Nasirud-din Murat graduated with triple degrees in architecture, town planning, and civil engineering from Leningrad State University in 1930. He enjoyed a thoroughly successful career in the capacity of both as a chief civil engineer and as a chief architect involved in several projects in the USSR such as the national theatre in the city of Derbent, a polytechnic institute for 800 students in Makhachkala, a 600-bed hospital in the same city, town planning and designing of a new township for 60,000 families (over 100,000 people) in Makhachkala and other numerous projects.
In Pakistan, he designed multiple structures as well including 1,000-bed Nishtar Hospital in Multan, a mental hospital of 500 bed in Mansehra, Division Public School in Lahore and Faisalabad, 700+ seating capacity auditorium in Forman Christian College, Municipal office in Multan, Mosque in the Governor’s house and many other to count.
The most iconic gift given by the architect was Minar-e-Pakistan for which he didn’t charge a penny and to which he gave the reason that he wanted to show gratitude to the country who gave him his final home. There is a misconception that he was only the architect of the monument but in reality, he was both architect and engineer of the monument. Originally, the top of the monument didn’t have a covering to signify the young country’s infinite, promising growth.
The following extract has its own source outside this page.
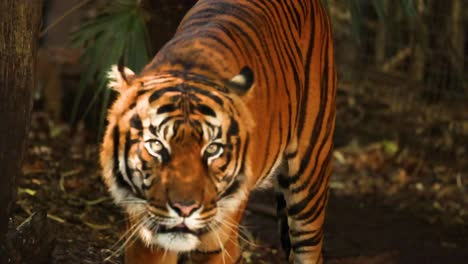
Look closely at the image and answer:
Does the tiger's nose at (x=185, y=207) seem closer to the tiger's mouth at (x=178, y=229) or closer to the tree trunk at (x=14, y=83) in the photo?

The committee overseeing the project changed the design to a dome to signify Islamic architecture, which was contested heavily by Nasirud din. He told the committee that they are stunting the growth of the country by changing the design but the committee didn’t budge. They even excluded him from the project two weeks before the inauguration and sent him the final bill which he rejected because he wanted to pass the bill after removing errors and defects. The committee went forward with their decision and inaugurated the monument without even inviting the man who gave everything to it. According to his daughter, he was heart-broken and devastated and he wanted to leave Pakistan but unfortunately, he died a year after, with a broken heart.